A diferencia del ‘Boxer’, el ‘Tripoli’ carece de dique para desembarco pero cuenta con una mayor capacidad aérea. Esto refleja claramente la línea estratégica actual de Washington frente a Irán:
- Neutralizar buques que intenten romper el bloqueo naval.
- Atacar embarcaciones rápidas sospechosas de colocar minas en el Golfo.
- Ejecutar bombardeos precisos contra instalaciones misilísticas en tierra mediante comandos especializados.
Con esta distribución de efectivos, los analistas militares descartan operaciones ambiciosas que se habían especulado, como la toma de la estratégica isla de Kharg —principal punto de exportación petrolera iraní antes del conflicto— o el control directo de áreas en el Estrecho de Ormuz.
¿Desescalada o ajuste militar?
El despliegue del ‘Boxer’ se llevó a cabo con discreción por parte del Pentágono, en contraste con el despliegue publicitado de su salida de San Diego en marzo. Aunque podría considerarse un gesto hacia la desescalada en medio de negociaciones para extender la tregua por 60 días más, los expertos lo interpretan más bien como un ajuste realista: los cerca de 4.000 marines sumando ‘Boxer’ y ‘Tripoli’ constituían una fuerza simbólica para un conflicto de esta envergadura.

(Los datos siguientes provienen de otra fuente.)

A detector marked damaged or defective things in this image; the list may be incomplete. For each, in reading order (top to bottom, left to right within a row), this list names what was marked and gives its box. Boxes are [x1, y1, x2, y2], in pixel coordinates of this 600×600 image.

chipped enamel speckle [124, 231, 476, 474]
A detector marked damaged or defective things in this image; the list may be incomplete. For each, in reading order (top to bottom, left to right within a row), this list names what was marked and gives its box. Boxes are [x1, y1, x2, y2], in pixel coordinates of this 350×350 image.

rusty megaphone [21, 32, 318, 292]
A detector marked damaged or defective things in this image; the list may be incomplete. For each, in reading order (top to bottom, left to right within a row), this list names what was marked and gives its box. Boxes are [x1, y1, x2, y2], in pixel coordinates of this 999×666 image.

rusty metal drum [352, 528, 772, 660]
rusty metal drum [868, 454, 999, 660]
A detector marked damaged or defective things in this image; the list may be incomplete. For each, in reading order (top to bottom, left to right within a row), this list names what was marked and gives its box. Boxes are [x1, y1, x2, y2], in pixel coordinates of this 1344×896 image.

La Casa Blanca parece en cambio apostar por un bloqueo prolongado cuyo fin es asfixiar la economía de Teherán antes de que las reservas petrolíferas globales, que sostienen los inventarios mundiales, se reduzcan sustancialmente, algo que la Agencia Internacional de la Energía (AIE) proyecta que podría suceder entre finales de julio y agosto.